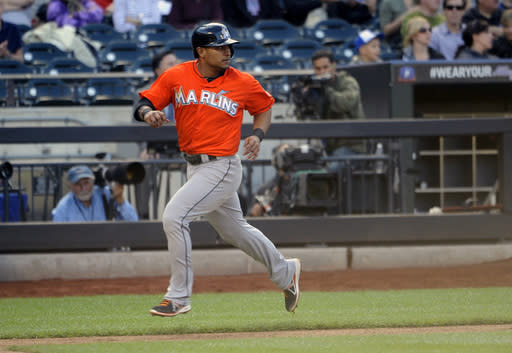 Miami Marlins' Donovan Solano runs to score on Logan Morrison's RBI-single hit off New York Mets starting pitcher Carlos Torres in the fourth inning of Game 1 of a doubleheader baseball game at Citi Field, Saturday, Sept. 14, 2013, in New York. (AP Photo/Kathy Kmonicek)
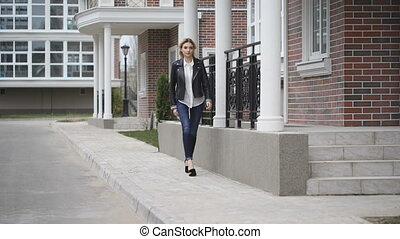 Beautiful leggy blonde confident gait walking down the...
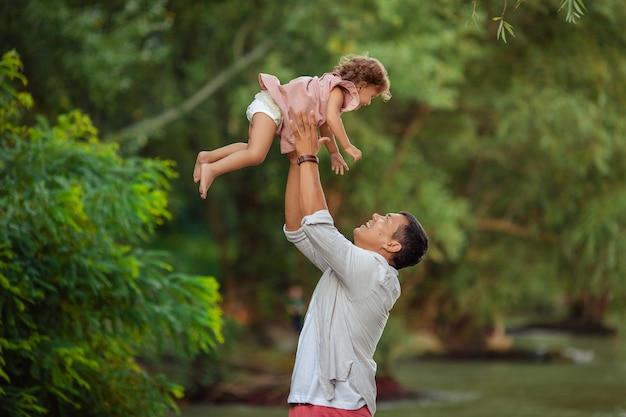 Gelukkig gebruinde mannelijke vader voor een wandeling met zijn kind. vader gooit zijn dochtertje over, ze spelen en lachen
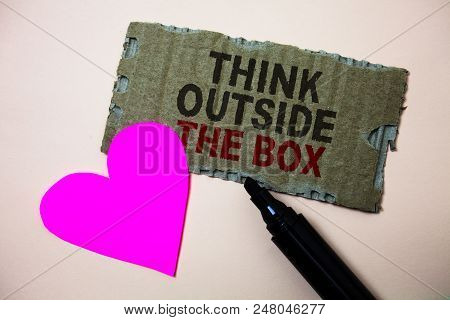 Text sign showing Think Outside The Box. Conceptual photo Thinking of new and creative solution leads to success Brown paperboard rough ideas message heart wild love lovely intentions stock photo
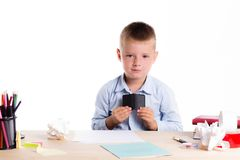 Cute little school boy with sad face sitting at his desk on whit stock image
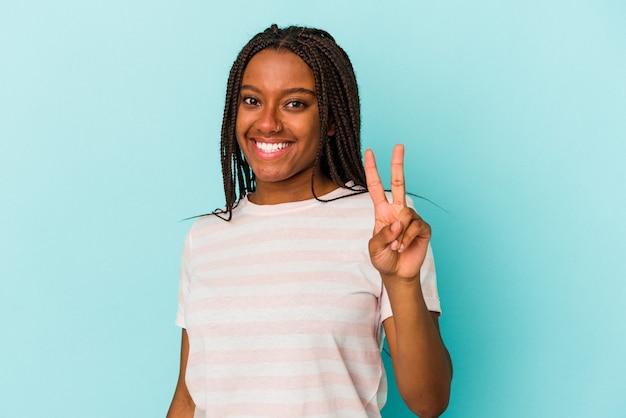 Jeune femme afro-américaine isolée sur fond bleu joyeuse et insouciante montrant un symbole de paix avec les doigts.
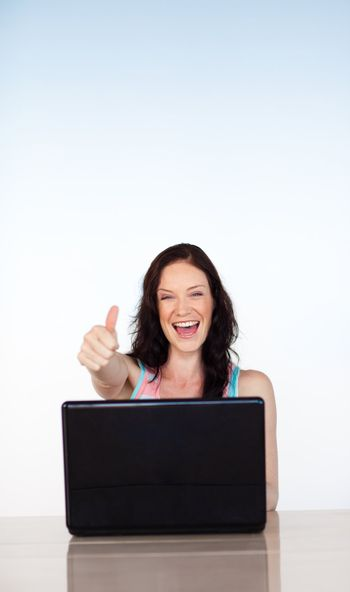 Happy smiling woman using her laptop with copy-space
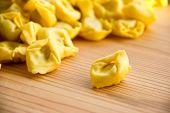 Closeup of uncooked tortellini on the table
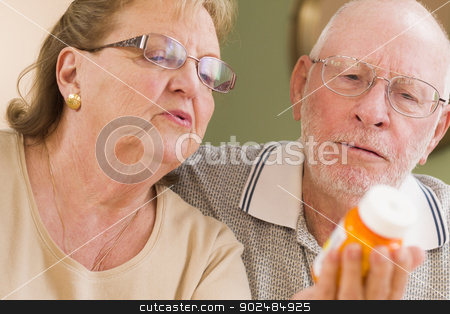 Senior Couple Reading Medicine Bottle stock photo, Curious Senior Couple Reading Prescription Medicine Bottle Together. by Andy Dean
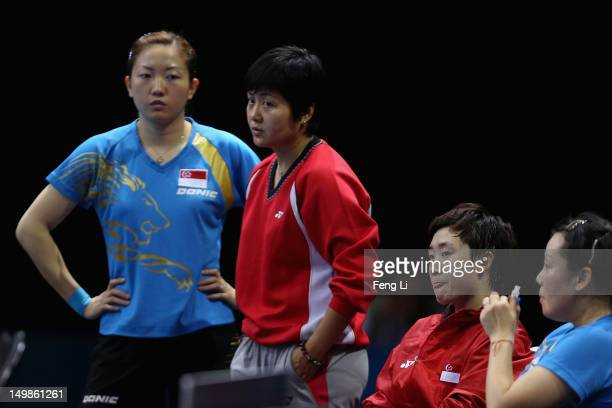 Jiawei Li, Tianwei Feng, Yuegu Wang and coach of Singapore attend Women's Team Table Tennis semifinal match against team of Japan on Day 9 of the...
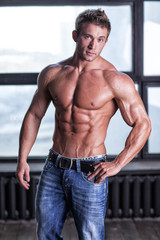 Muscular young sexy guy posing in jeans and naked torso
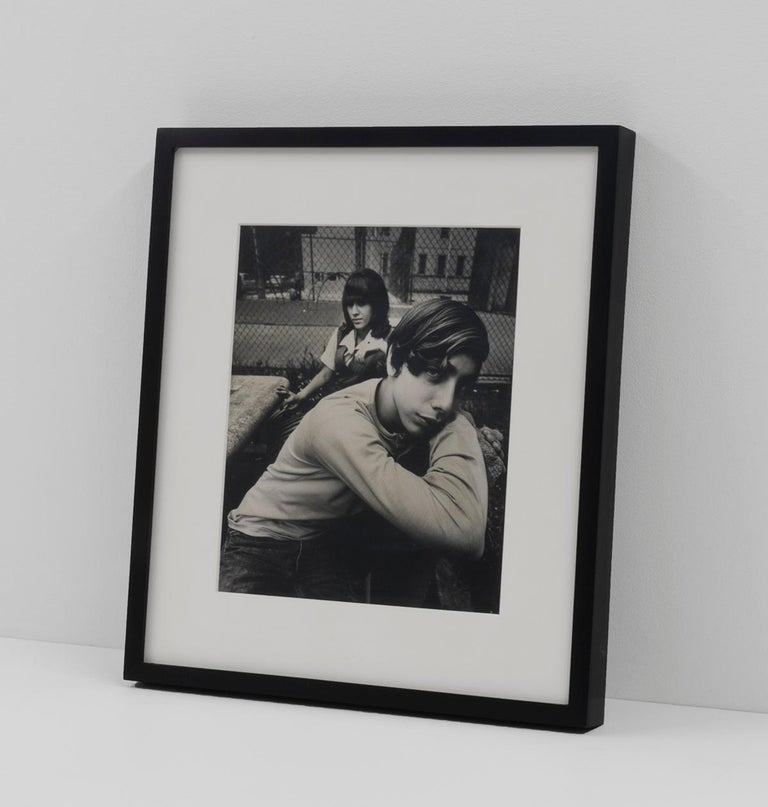Two Teenagers in a Housing Project Park New York, NY 1971  Studio stamp in black ink, verso  Vintage gelatin silver print  9 x 7.5 inches, image 14 x 12.5 inches, framed  Contact gallery for price.  This work is offered by ClampArt in New York City.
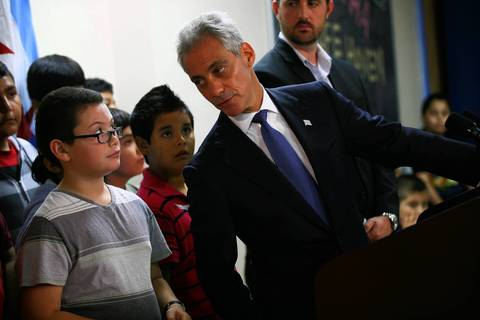 Mayor Rahm Emanuel confers with a student while addressing reporters at Maranatha Church, a site hosting the Safe Haven program.
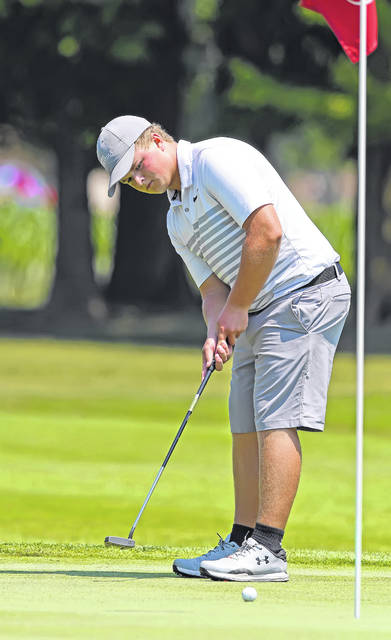 Elida's Carson Harmon putts on the 17th hole during Thursday's Delphos Country Club Open.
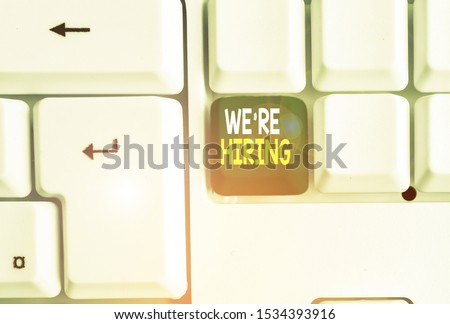 Conceptual hand writing showing We Re Hiring. Business photo text Advertising Employment Workforce Placement New Job White pc keyboard with note paper above the white background.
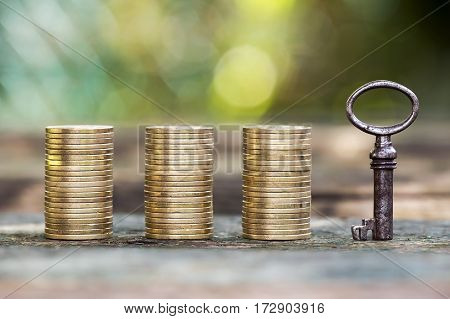 Gold money coins and a key - savings finance money concept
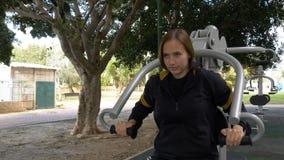 Η όμορφη γυναίκα κάνει excercises για τα χέρια στον εξοπλισμό οδών στοκ φωτογραφία με δικαίωμα ελεύθερης χρήσης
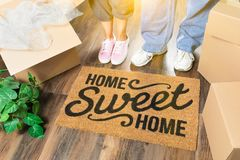 Man and Woman Standing Near Home Sweet Home Mat, Moving Boxes. Man and Woman Standing Near Home Sweet Home Welcome Mat, Moving Boxes and Plant Royalty Free Stock Photos
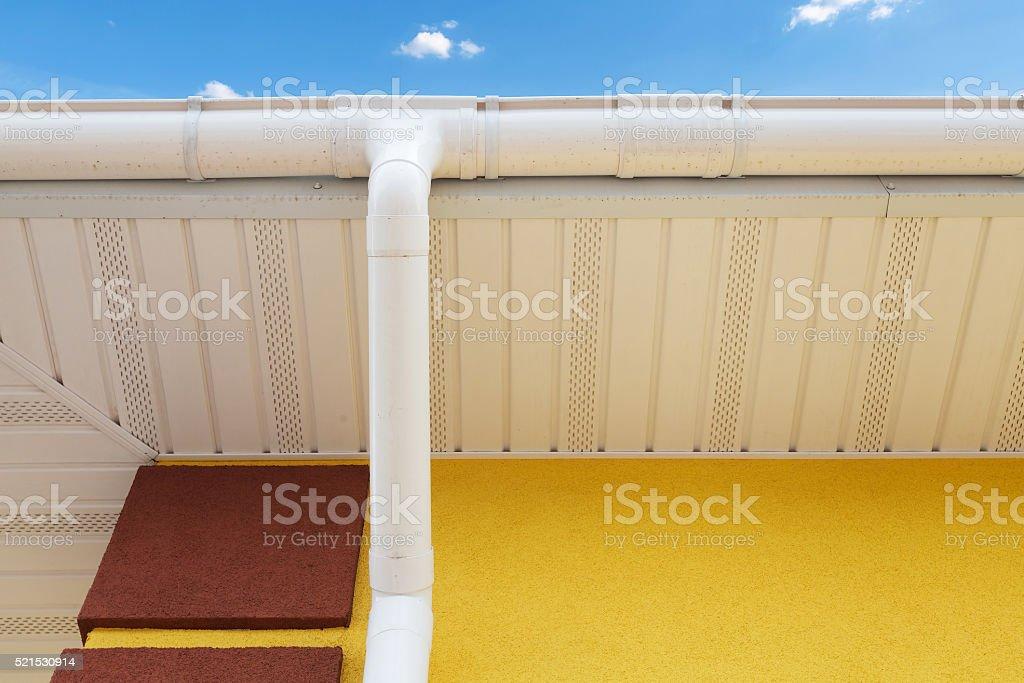 New rain gutter on yellow wall stock photo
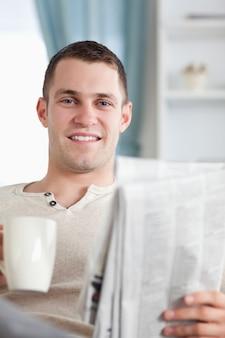 Porträt eines gutaussehenden mannes, der einen kaffee beim lesen das neue trinkt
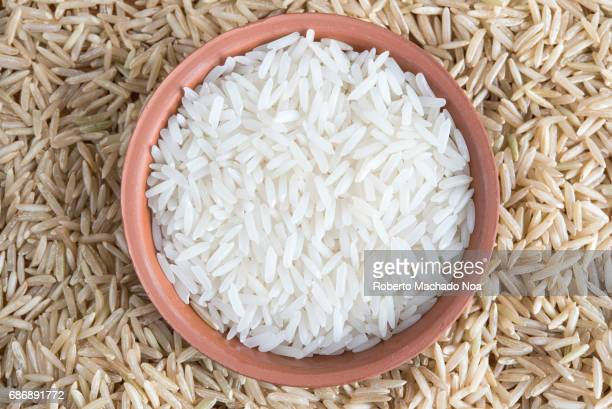 Brown rice and white rice contrasted According to dietitians the brown rice which is higher in fiber offers more benefits to health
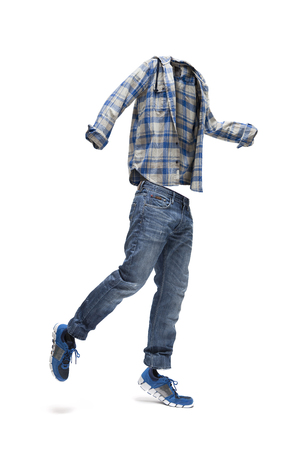 Jumping empty clothes. Checked shirt, worn jeans and blue trainers.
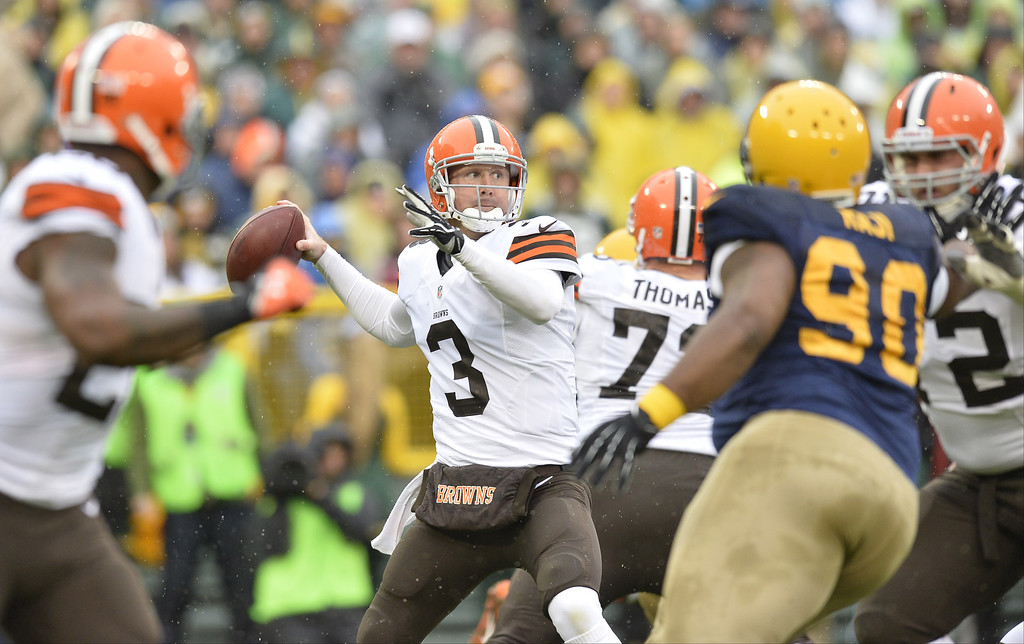 . Quarterback Brandon Weeden #3 of the Cleveland Browns drops back to pass during the first quarter against the Green Bay Packers at Lambeau Field on October 20, 2013 in Green Bay, Wisconsin.  (Photo by Brian Kersey/Getty Images)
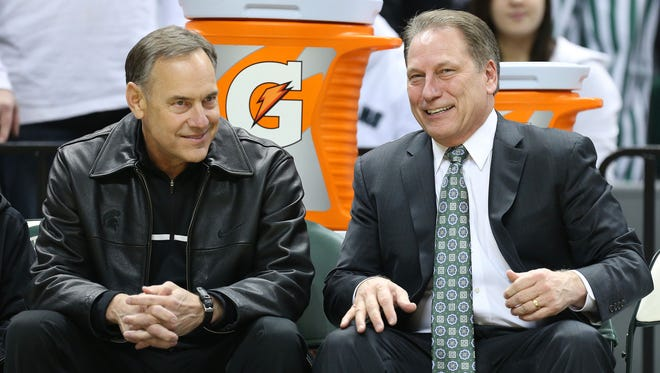 Michigan State Spartans football coach Mark Dantonio and Michigan State Spartans basketball head coach Tom Izzo talk prior to a game Jan. 25, 2014, at Jack Breslin Student Events Center.
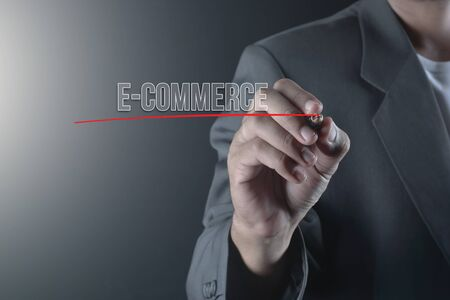 Hand of business man write or writing text E-COMMERCE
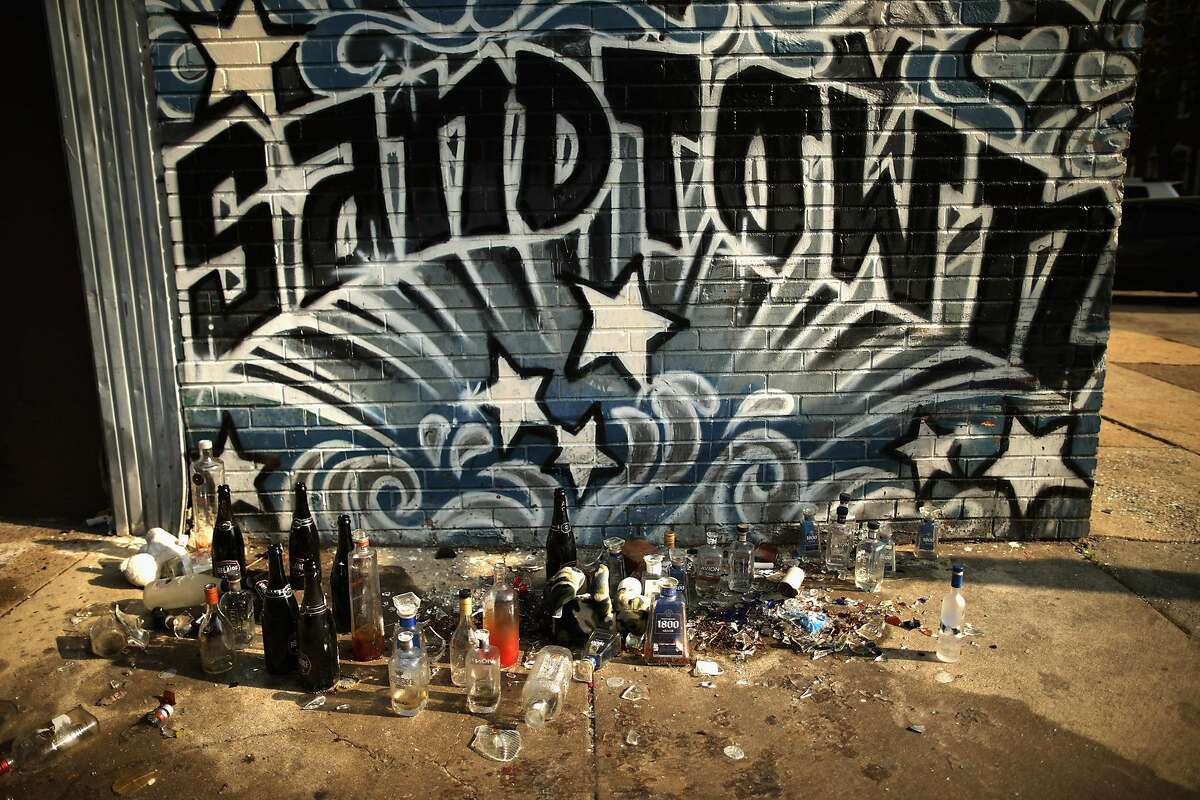 BALTIMORE, MD - APRIL 21: A pile of empty and smashed liquor, beer and champagne bottles form an informal memorial around the corner from the Baltimore Police Western District station where Freddie Gray was taken after being arrested in the Sandtown neighborhood April 21, 2015 in Baltimore, Maryland. Gray, whose nickname was Pepper, was a 25-year-old black man who lived in this neighborhood and was arrested for possessing a switch blade knife April 12 outside the Gilmor Homes housing project on Baltimore's west side. According to his attorney, Gray died a week later in the hospital from a severe spinal cord injury he received while in police custody. (Photo by Chip Somodevilla/Getty Images)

◆ ◆ ◆ ◆ ◆ ◆ ◆

Task description:
Print exactly the lines above that run from the one with "Happy smiling woman" to the one with "Gold money coins", both included. No pictures.

Solution to the problem:
 Happy smiling woman using her laptop with copy-space
 Closeup of uncooked tortellini on the table
 Senior Couple Reading Medicine Bottle stock photo, Curious Senior Couple Reading Prescription Medicine Bottle Together. by Andy Dean
 Jiawei Li, Tianwei Feng, Yuegu Wang and coach of Singapore attend Women's Team Table Tennis semifinal match against team of Japan on Day 9 of the...
 Muscular young sexy guy posing in jeans and naked torso
Two Teenagers in a Housing Project Park New York, NY 1971  Studio stamp in black ink, verso  Vintage gelatin silver print  9 x 7.5 inches, image 14 x 12.5 inches, framed  Contact gallery for price.  This work is offered by ClampArt in New York City.
 Mayor Rahm Emanuel confers with a student while addressing reporters at Maranatha Church, a site hosting the Safe Haven program.
 Elida's Carson Harmon putts on the 17th hole during Thursday's Delphos Country Club Open.
 Conceptual hand writing showing We Re Hiring. Business photo text Advertising Employment Workforce Placement New Job White pc keyboard with note paper above the white background.
 Gold money coins and a key - savings finance money concept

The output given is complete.